§ WHAT THIS TASK INVOLVES:
Give back the full material, exactly as it reads.

————

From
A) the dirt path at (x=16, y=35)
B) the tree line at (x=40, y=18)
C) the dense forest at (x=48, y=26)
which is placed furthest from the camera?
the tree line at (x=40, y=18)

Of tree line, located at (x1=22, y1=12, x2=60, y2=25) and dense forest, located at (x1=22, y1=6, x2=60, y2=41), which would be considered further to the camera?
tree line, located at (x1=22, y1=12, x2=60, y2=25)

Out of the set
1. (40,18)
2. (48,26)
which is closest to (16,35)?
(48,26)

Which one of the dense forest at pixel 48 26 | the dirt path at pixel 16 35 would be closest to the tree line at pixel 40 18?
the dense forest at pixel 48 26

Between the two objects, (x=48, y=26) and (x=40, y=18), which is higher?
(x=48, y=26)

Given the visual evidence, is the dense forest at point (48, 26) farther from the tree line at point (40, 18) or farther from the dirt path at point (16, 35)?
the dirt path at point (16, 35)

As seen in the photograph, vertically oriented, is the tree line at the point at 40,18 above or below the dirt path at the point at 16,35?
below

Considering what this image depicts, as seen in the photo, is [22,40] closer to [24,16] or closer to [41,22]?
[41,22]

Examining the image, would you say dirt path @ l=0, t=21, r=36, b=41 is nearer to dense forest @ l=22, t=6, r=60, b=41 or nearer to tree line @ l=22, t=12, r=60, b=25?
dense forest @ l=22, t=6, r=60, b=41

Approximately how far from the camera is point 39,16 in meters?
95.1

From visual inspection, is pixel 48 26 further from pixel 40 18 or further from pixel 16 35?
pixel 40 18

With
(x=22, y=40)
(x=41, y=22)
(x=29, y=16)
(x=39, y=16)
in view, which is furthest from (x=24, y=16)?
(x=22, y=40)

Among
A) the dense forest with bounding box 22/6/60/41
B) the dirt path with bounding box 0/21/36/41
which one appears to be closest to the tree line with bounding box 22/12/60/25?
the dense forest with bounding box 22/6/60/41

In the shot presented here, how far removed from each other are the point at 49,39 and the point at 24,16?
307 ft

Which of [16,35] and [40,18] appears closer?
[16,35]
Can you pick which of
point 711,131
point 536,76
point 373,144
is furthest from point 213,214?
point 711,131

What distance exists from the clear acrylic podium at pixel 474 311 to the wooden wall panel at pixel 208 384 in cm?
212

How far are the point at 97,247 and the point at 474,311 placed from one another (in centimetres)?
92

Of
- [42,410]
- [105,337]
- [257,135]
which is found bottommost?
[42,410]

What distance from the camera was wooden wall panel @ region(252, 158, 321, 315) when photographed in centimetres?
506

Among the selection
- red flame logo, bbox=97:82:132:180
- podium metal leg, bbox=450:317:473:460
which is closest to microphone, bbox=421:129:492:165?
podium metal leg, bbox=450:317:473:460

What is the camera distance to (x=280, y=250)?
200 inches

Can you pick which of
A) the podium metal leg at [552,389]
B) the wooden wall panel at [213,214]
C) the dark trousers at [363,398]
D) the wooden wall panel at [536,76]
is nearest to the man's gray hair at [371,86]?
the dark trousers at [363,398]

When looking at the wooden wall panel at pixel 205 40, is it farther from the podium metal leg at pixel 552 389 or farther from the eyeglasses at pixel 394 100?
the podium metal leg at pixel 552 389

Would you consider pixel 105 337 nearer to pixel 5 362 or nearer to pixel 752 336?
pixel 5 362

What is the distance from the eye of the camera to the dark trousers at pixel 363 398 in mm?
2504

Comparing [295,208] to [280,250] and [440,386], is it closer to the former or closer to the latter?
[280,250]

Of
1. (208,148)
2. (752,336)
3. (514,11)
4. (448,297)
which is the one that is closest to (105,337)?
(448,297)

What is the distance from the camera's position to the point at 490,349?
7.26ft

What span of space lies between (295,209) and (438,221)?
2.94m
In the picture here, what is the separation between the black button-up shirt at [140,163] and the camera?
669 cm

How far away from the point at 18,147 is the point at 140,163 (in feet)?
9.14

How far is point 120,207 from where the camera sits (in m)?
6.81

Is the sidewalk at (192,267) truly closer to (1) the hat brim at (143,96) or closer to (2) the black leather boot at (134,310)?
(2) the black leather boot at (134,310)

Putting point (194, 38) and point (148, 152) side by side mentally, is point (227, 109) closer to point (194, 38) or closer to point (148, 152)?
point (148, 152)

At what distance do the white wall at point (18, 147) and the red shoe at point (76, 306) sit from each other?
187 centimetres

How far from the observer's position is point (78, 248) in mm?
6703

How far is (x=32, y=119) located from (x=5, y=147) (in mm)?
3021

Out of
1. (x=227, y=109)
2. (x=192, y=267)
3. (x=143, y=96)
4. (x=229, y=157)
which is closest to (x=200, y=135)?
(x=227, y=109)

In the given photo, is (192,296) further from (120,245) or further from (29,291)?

————

§ ANSWER FOR THIS EXERCISE:
From
A) the dirt path at (x=16, y=35)
B) the tree line at (x=40, y=18)
C) the dense forest at (x=48, y=26)
which is placed furthest from the camera?
the tree line at (x=40, y=18)

Of tree line, located at (x1=22, y1=12, x2=60, y2=25) and dense forest, located at (x1=22, y1=6, x2=60, y2=41), which would be considered further to the camera?
tree line, located at (x1=22, y1=12, x2=60, y2=25)

Out of the set
1. (40,18)
2. (48,26)
which is closest to (16,35)?
(48,26)

Which one of the dense forest at pixel 48 26 | the dirt path at pixel 16 35 would be closest to the tree line at pixel 40 18?
the dense forest at pixel 48 26

Between the two objects, (x=48, y=26) and (x=40, y=18), which is higher?
(x=48, y=26)

Given the visual evidence, is the dense forest at point (48, 26) farther from the tree line at point (40, 18) or farther from the dirt path at point (16, 35)?
the dirt path at point (16, 35)

As seen in the photograph, vertically oriented, is the tree line at the point at 40,18 above or below the dirt path at the point at 16,35?
below

Considering what this image depicts, as seen in the photo, is [22,40] closer to [24,16] or closer to [41,22]?
[41,22]

Examining the image, would you say dirt path @ l=0, t=21, r=36, b=41 is nearer to dense forest @ l=22, t=6, r=60, b=41 or nearer to tree line @ l=22, t=12, r=60, b=25?
dense forest @ l=22, t=6, r=60, b=41

Approximately how far from the camera is point 39,16 in meters?
95.1

From visual inspection, is pixel 48 26 further from pixel 40 18 or further from pixel 16 35?
pixel 40 18

With
(x=22, y=40)
(x=41, y=22)
(x=29, y=16)
(x=39, y=16)
in view, which is furthest from (x=24, y=16)?
(x=22, y=40)

Among
A) the dense forest with bounding box 22/6/60/41
B) the dirt path with bounding box 0/21/36/41
which one appears to be closest to the tree line with bounding box 22/12/60/25?
the dense forest with bounding box 22/6/60/41

In the shot presented here, how far removed from each other are the point at 49,39 and the point at 24,16?
307 ft

Which of [16,35] and [40,18] appears closer?
[16,35]
Can you pick which of
point 711,131
point 536,76
point 373,144
is furthest from point 213,214?
point 711,131

What distance exists from the clear acrylic podium at pixel 474 311 to the wooden wall panel at pixel 208 384 in cm?
212

How far are the point at 97,247 and the point at 474,311 placed from one another (in centimetres)?
92

Of
- [42,410]
- [105,337]
- [257,135]
which is found bottommost?
[42,410]

What distance from the camera was wooden wall panel @ region(252, 158, 321, 315) when photographed in centimetres?
506

Among the selection
- red flame logo, bbox=97:82:132:180
- podium metal leg, bbox=450:317:473:460
which is closest to microphone, bbox=421:129:492:165?
podium metal leg, bbox=450:317:473:460

What is the camera distance to (x=280, y=250)?
200 inches

Can you pick which of
A) the podium metal leg at [552,389]
B) the wooden wall panel at [213,214]
C) the dark trousers at [363,398]
D) the wooden wall panel at [536,76]
is nearest to the man's gray hair at [371,86]?
the dark trousers at [363,398]

When looking at the wooden wall panel at pixel 205 40, is it farther from the podium metal leg at pixel 552 389 or farther from the eyeglasses at pixel 394 100?
the podium metal leg at pixel 552 389

Would you consider pixel 105 337 nearer to pixel 5 362 or nearer to pixel 752 336?
pixel 5 362

What is the distance from the eye of the camera to the dark trousers at pixel 363 398 in mm?
2504

Comparing [295,208] to [280,250] and [440,386], is it closer to the former or closer to the latter?
[280,250]

Of
1. (208,148)
2. (752,336)
3. (514,11)
4. (448,297)
which is the one that is closest to (105,337)?
(448,297)

What is the distance from the camera's position to the point at 490,349?
7.26ft

What span of space lies between (295,209) and (438,221)?
2.94m
In the picture here, what is the separation between the black button-up shirt at [140,163] and the camera?
669 cm

How far away from the point at 18,147 is the point at 140,163 (in feet)?
9.14

How far is point 120,207 from where the camera sits (in m)?
6.81

Is the sidewalk at (192,267) truly closer to (1) the hat brim at (143,96) or closer to (2) the black leather boot at (134,310)?
(2) the black leather boot at (134,310)

Putting point (194, 38) and point (148, 152) side by side mentally, is point (227, 109) closer to point (194, 38) or closer to point (148, 152)?
point (148, 152)

At what distance do the white wall at point (18, 147) and the red shoe at point (76, 306) sit from each other?
187 centimetres

How far from the observer's position is point (78, 248) in mm?
6703

How far is (x=32, y=119) located from (x=5, y=147) (in mm)?
3021

Out of
1. (x=227, y=109)
2. (x=192, y=267)
3. (x=143, y=96)
4. (x=229, y=157)
which is closest to (x=200, y=135)?
(x=227, y=109)

In the given photo, is (192,296) further from (120,245) or further from (29,291)?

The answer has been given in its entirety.